The Audit (Self-Discovery)
Everything that irritates us about others can lead us to an understanding of ourselves. - Carl Jung
The most important category of all. Why? Most people skip this one. Because they are looking for exercises and tools rather than understanding themselves. The audit is where everything starts. Because if you do not know what the problem is. How can you fix it?
When to use an audit:
When something is not working and you are not sure why
When you are feeling stuck or can’t describe your feelings
When you are just starting with material like this for the first time
The Abundance Mindset Exercise
Time: 15 - 20 min | Difficulty: Low | Best for: When you feel lost on a decision or don't know what you actually want
1. Set The Scene
Find a quiet place (close your eyes if it helps). Let go of your bills, obligations, and to-do list.
Imagine 50 million in your bank account. Money is no longer the reason for anything you do.
Sit with that feeling. Nothing to chase. Nothing to prove. You already have it all.
2. Ask Yourself
What would I actually do with my time?
Where would I go? What would I spend my days on?
What would my passion be? My hobbies? My routines?
What would my relationships look like? Would I have a family?
How would I carry myself? Who would I become?
3. Write It All Down
Get it all out. No filter. Just write.
Notice what came first. The first answers are usually the most honest ones.
Everyone’s list looks different.
4. Read What You Wrote
When you feel lost on a decision. Come back to this.
5. Why This Works
It moves you from "I don’t have it yet" to "I already have it".
That shift changes how you think and act.
When you are desperate for something, you make different decisions than when you already feel whole. This exercise puts you in that second state.
Remove scarcity. What is left is what actually matters to you.
Pair this exercise with: Fear setting. This should give you an idea of what you want, and fear-setting shows you what is stopping you from going after it.
Fear Setting - Tim Ferris
Time: 20 - 30 min | Difficulty: Medium | Best for: When you are stuck on a big decision and fear is the real blocker
1. Define The Worst-Case
Write down the worst things that could actually happen. Be specific. Vague fears only get stronger when you ignore them.
Rate each one from 1 to 10. How permanent would it really be? Most land between 1 and 3.
A named fear is a fear you will get rid of. An unnamed one grows until it fills everything.
2. Prevent And Repair
Prevent: What could you do right now to make each worst-case scenario less likely? Even one action per fear changes the picture.
Ask yourself: If it did go wrong, how would you recover? Who would help? What do you already have?
3. What If You Succeed
List the benefits of even a partial win. Finances, health, relationships. All of it.

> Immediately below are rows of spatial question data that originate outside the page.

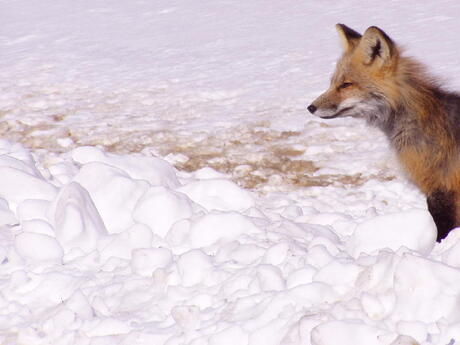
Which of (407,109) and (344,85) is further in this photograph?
(344,85)

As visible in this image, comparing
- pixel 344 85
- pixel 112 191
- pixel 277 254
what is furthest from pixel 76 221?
pixel 344 85

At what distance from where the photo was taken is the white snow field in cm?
383

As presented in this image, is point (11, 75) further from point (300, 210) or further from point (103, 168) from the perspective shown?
point (300, 210)

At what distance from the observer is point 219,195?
5.94m

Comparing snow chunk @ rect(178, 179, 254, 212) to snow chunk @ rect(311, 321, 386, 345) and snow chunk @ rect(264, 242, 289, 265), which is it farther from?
snow chunk @ rect(311, 321, 386, 345)

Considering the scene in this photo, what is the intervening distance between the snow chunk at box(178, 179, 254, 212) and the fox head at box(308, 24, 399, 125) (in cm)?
94

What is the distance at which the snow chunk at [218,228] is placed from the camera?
200 inches

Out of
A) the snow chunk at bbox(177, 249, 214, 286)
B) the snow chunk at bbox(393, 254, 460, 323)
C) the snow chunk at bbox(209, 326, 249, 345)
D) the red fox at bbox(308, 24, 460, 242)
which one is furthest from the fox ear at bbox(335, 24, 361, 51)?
the snow chunk at bbox(209, 326, 249, 345)

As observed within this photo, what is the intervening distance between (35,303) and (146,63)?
8.15 m

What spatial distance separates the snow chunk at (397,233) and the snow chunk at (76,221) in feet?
6.33

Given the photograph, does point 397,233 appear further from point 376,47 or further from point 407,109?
point 376,47

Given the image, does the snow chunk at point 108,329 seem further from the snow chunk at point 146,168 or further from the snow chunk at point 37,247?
the snow chunk at point 146,168

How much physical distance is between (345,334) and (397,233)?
1465mm

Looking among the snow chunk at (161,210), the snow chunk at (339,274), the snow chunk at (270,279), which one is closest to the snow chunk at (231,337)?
the snow chunk at (270,279)
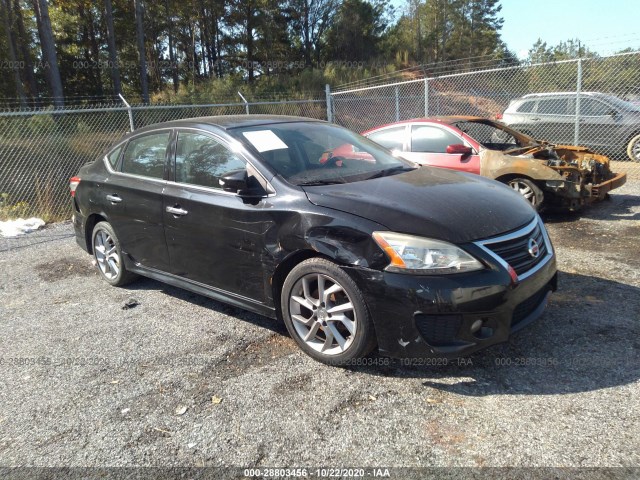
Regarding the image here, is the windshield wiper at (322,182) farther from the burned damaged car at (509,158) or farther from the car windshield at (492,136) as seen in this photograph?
the car windshield at (492,136)

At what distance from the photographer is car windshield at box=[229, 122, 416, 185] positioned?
355cm

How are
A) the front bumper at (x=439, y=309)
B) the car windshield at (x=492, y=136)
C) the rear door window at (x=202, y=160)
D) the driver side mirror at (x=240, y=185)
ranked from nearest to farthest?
the front bumper at (x=439, y=309)
the driver side mirror at (x=240, y=185)
the rear door window at (x=202, y=160)
the car windshield at (x=492, y=136)

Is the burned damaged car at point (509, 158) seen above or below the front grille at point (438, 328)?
above

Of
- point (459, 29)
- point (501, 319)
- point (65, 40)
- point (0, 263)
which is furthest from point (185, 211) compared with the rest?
point (459, 29)

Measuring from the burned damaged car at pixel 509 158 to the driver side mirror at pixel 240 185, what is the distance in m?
3.40

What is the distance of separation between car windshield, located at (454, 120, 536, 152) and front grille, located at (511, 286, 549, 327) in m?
4.51

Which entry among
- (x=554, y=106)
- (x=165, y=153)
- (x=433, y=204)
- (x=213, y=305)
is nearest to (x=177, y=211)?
(x=165, y=153)

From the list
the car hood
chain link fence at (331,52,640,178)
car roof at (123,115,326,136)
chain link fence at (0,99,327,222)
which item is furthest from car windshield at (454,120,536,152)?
chain link fence at (0,99,327,222)

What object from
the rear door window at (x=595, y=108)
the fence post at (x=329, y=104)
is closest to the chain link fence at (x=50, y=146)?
the fence post at (x=329, y=104)

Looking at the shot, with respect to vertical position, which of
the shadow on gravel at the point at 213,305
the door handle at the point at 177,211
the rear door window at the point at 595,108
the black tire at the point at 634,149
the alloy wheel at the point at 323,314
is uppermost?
the rear door window at the point at 595,108

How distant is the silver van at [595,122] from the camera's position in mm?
10469

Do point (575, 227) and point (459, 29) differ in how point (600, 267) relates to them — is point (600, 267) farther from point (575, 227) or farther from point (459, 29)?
point (459, 29)

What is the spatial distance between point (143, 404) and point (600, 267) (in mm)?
4321

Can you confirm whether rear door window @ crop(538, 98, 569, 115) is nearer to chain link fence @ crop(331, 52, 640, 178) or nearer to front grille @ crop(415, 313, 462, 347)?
chain link fence @ crop(331, 52, 640, 178)
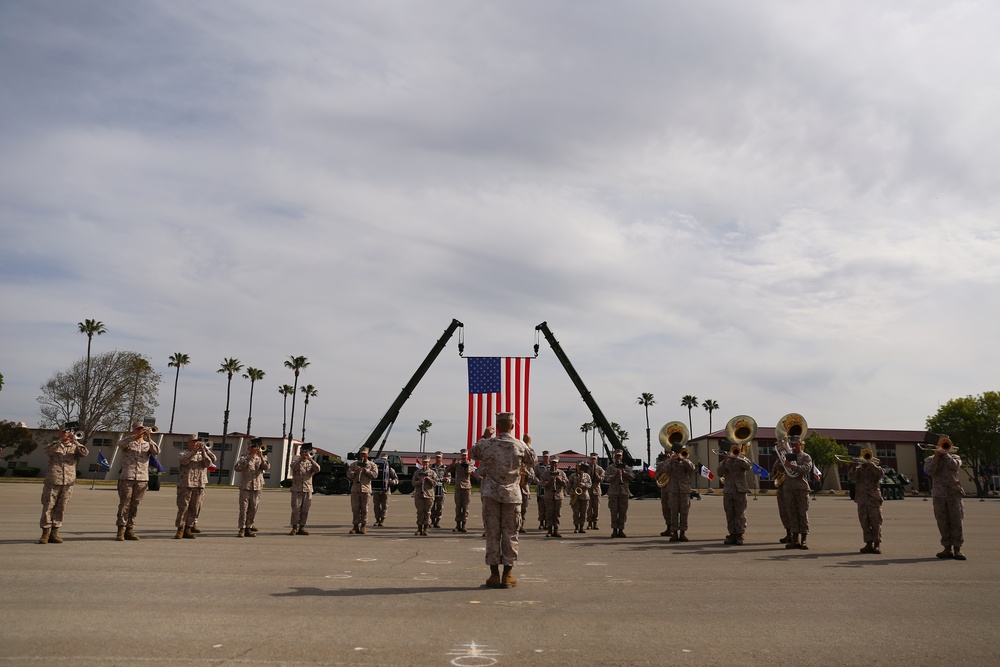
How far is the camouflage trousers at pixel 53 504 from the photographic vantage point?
11.4m

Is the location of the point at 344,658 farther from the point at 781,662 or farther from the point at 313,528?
the point at 313,528

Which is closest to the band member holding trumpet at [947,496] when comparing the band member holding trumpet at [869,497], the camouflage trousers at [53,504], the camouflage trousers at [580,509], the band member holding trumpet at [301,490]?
the band member holding trumpet at [869,497]

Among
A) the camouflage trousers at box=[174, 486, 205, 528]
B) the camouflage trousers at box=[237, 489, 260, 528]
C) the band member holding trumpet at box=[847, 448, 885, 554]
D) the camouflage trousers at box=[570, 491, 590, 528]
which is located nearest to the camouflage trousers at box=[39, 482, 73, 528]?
the camouflage trousers at box=[174, 486, 205, 528]

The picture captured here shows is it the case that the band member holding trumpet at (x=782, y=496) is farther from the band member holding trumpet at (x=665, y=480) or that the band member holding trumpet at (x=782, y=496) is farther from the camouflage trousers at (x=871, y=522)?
the band member holding trumpet at (x=665, y=480)

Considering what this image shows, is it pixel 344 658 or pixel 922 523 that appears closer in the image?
pixel 344 658

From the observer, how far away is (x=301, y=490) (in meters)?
14.8

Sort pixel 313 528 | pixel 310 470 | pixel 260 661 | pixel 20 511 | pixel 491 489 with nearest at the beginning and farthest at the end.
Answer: pixel 260 661 < pixel 491 489 < pixel 310 470 < pixel 313 528 < pixel 20 511

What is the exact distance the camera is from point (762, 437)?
3531 inches

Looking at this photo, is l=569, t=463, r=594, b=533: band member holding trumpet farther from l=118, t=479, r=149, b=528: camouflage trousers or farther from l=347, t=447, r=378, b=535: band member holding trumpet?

Rate the upside from 1 to 10. Most land between 7 and 10. That gap is the whole point.
The downside is recoverable. The upside is not. That is your answer right there.
4. The Cost Of Inaction
If you do nothing, where will you be in 6 months, 1 year, and 3 years? Be as specific as you were with the worst-case.
Staying put is not neutral. It has a cost. Physical, emotional, financial. It compounds.
We fear the cost of acting and ignore the cost of not acting.
This step puts both in the same frame.
5. Now Make The Move
You have named the fears. Built a plan. Seen the upside. Felt the cost of doing nothing.
What is the smallest action you could take in the next 24 hours?
Write it down. Give it time. This only works if it ends with execution.